# CSE and HNY (ETF)



## ACS (Jun 10, 2015)

Hello all, 

First post here (yay). Love the forum. 

Okay here is my question: 

I have been reading about these two securities. Both are on sale now, have high yields, are high volume and overall seem promising. I am a bit of a newbie investor so my question is why are these so unloved right now? HNY has a 15% dividend! Who would not want that? Shall I dive in? Anyone else own these two? 

1) CSE (Capstone Infrastructure Corporation) based in Toronto

http://www.theglobeandmail.com/globe-investor/markets/stocks/summary/?q=CSE-T

2) and HNY (Horizons Natural Gas Yield ETF)

http://www.stockhouse.com/companies/bullboard/t.hny/horizons-natural-gas-yield-etf

ACS


----------



## doctrine (Sep 30, 2011)

CSE is cheap because a majority of their income is under pressure (Cardinal NG power plant due to new contract, Bristol water due to regulator cuts). Their business plan is to sustain the dividend out of debt for the next few years before business improves. Used to own but sold out at $4.40 ish because I figured capital loss when investors saw the bad news hit the financial reports, which has started coming in recently. And the news has actually gotten worse on revenue/earnings, so I wouldn't get back in either. 

HNY seems like a bad idea all around; it contains nat gas futures contracts with options strategies and pays a distribution out of gains which aren't really materializing. Unless you think North American natural gas is going up in a big way and in the short term, you should avoid. Nat gas fell well below $2 a few years ago and arguably there are more supply risks now.


----------



## ACS (Jun 10, 2015)

Thank you for the insightful and detailed response. 
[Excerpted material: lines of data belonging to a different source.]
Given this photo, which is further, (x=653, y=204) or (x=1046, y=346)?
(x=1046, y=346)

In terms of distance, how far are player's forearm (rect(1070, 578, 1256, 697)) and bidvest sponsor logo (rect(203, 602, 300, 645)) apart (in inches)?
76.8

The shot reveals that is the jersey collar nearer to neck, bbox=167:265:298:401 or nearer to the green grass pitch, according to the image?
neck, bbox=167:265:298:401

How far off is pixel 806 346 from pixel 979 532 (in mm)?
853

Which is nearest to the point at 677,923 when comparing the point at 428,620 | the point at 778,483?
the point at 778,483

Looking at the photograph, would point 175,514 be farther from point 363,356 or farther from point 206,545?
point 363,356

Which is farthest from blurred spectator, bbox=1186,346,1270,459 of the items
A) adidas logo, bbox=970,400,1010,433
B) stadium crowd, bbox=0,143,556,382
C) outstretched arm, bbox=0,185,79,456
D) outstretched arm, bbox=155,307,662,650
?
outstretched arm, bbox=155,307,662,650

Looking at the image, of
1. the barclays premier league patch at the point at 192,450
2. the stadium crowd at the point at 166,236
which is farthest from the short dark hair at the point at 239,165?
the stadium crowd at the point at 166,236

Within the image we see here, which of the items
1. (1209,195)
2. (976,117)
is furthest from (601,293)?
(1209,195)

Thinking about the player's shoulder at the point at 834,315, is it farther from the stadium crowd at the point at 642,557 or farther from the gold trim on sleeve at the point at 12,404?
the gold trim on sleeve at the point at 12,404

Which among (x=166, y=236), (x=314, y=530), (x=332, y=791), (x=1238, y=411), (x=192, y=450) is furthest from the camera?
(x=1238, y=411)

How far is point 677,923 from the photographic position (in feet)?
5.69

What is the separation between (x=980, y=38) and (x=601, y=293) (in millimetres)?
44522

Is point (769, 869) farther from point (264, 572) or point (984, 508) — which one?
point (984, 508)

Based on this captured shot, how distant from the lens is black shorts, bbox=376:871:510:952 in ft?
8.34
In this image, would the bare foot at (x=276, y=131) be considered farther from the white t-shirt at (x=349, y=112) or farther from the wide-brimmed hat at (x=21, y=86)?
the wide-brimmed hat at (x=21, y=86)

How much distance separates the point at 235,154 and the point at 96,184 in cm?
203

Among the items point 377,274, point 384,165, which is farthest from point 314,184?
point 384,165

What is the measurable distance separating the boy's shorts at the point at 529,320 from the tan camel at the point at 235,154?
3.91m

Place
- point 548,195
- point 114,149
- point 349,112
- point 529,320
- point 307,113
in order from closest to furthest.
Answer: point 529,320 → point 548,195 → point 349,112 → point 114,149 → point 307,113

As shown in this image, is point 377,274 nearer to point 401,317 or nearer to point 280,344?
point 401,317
When I saw the dividend yields I became interested yet skeptical. Glad to see my intuitions were correct. 

ACS


----------



## londoncalling (Sep 17, 2011)

I hold CSE and am currently underwater. I bought at just under 4.00 and am down over 20%. At the time I bought it was just before they had renewed another expired contract. It was uncertain they would renew at all. They did renew but at a lower than expected rate. I knew management had planned to take on further debt to maintain the dividend. I expected further downside (5-10%) but not to the 20% I currently experience. At the time of purchase I planned to hold this up to 5-7 years or even longer. Check out Contra the herd's Benj Gallander's analysis for a contrarian view. I am still holding but not adding as I see better opportunities elsewhere.

Cheers


----------



## ACS (Jun 10, 2015)

londoncalling:

Yeah suffice to say I am not going to invest in either of these. 

I will check out the analysis though.

Thanks as well.

ACS


----------



## My Own Advisor (Sep 24, 2012)

My experience has been anything nearing 7% yields is becoming unsustainable. Anything over 10% has a big "danger" sign on it!


----------



## doctrine (Sep 30, 2011)

They clearly have to borrow for at least two years to pay it. Why not just cut or suspend the dividend for two years? The stock probably wouldn't have fallen by more than it has now if they announced it a year ago, especially knowing the net asset value would be maintained and debt would be lower. It's still not too late to do it as cash flows only dropped in December. It might actually be a case of a stock price going up after a cut.


----------